STATED EXERCISE 1
How would you translate this sentence from the Dallol article into Spanish: "Life on Earth shows up in some surprising places."?
STATED EXERCISE 2
Using the Dallol article, what are the answers to these questions?
(a) In which part of which country is the Danakil Depression located?
(b) By about how much does the Danakil Depression sit below sea level?
(c) What gives the Dallol ponds their yellow-greenish color?
STATED EXERCISE 3
Can you quote the Dallol article from "Inside the explosion" up to and including "just below zero."?

TEXT BLOCK
Friday, December 4th 2020, 11:30 am - Scientists believe understanding the conditions on this part of Earth may help us understand habitats on other planets.
Life on Earth shows up in some surprising places. No matter how extreme the environment, some intrepid lifeform -- often a microorganism -- makes a home there. Species that live near hydrothermal vents in the ocean are an excellent example of these so-called 'extremophiles,' who thrive in under the pressure of 2500 metres of water overhead, in temperatures up to 80ºC.
But even they don't care for the visually stunning but intensely hostile environment of Dallol.
Located in northeastern Ethiopia, the Danakil (or Afar) Depression sits at the intersection of three tectonic plates where diverging plates are stretching Earth at its seams, so to speak. One of the hottest places on the planet, the Danakil Depression is already well below sea level -- by about 100 metres -- and still sinking. While it will ultimately be filled by the sea to form a new body of water, in the meantime, the depression is filled with intense hydrothermal action.
Inside the explosion crater of Dallol volcano, Danakil Depression, Ethiopia Image: Getty
Even in winter, daily temperatures routinely exceed 45ºC above pools of boiling water. And not just any water -- this stuff is hypersaline and hyperacidic. In some cases, pH values even dip into the negative. By comparison, the pH of battery acid hovers just below zero.
While there are lifeforms on Earth that love all of those things by themselves -- intensely salty water, very hot water, and super acidic water -- it seems there isn't one that loves all three together.
"We have verified that there's no microbial life in these salty, hot and hyperacid pools or in the adjacent magnesium-rich brine lakes," lead researcher Purificación López Garcia said in a release to science news agency SINC in 2019.
Hyperacid, hypersaline and hot ponds in the geothermal field of Dallol (Ethiopia). Despite the presence of liquid water, this multi-extreme system does not allow the development of life, according to a new study. The yellow-greenish colour is due to the presence of reduced iron. Image courtesy Puri López-García.

SOURCE DATA
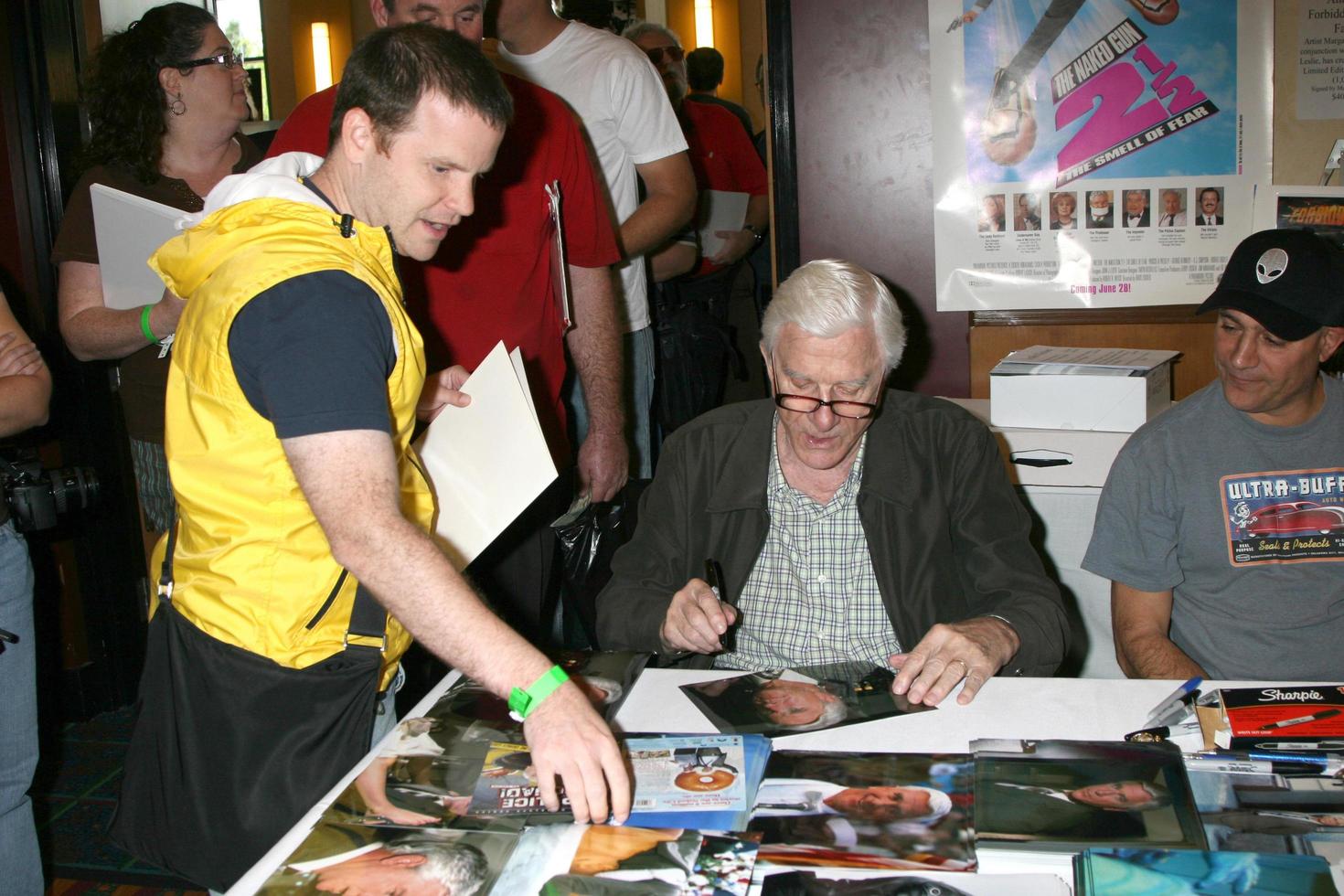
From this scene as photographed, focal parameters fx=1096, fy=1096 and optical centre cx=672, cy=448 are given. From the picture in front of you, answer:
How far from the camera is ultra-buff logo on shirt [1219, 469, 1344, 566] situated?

EXERCISE RESPONSE 1
La vida en la Tierra aparece en algunos lugares sorprendentes.

EXERCISE RESPONSE 2
(a) Northeastern Ethiopia.
(b) About 100 metres.
(c) The presence of reduced iron.

EXERCISE RESPONSE 3
Inside the explosion crater of Dallol volcano, Danakil Depression, Ethiopia Image: Getty
Even in winter, daily temperatures routinely exceed 45ºC above pools of boiling water. And not just any water -- this stuff is hypersaline and hyperacidic. In some cases, pH values even dip into the negative. By comparison, the pH of battery acid hovers just below zero.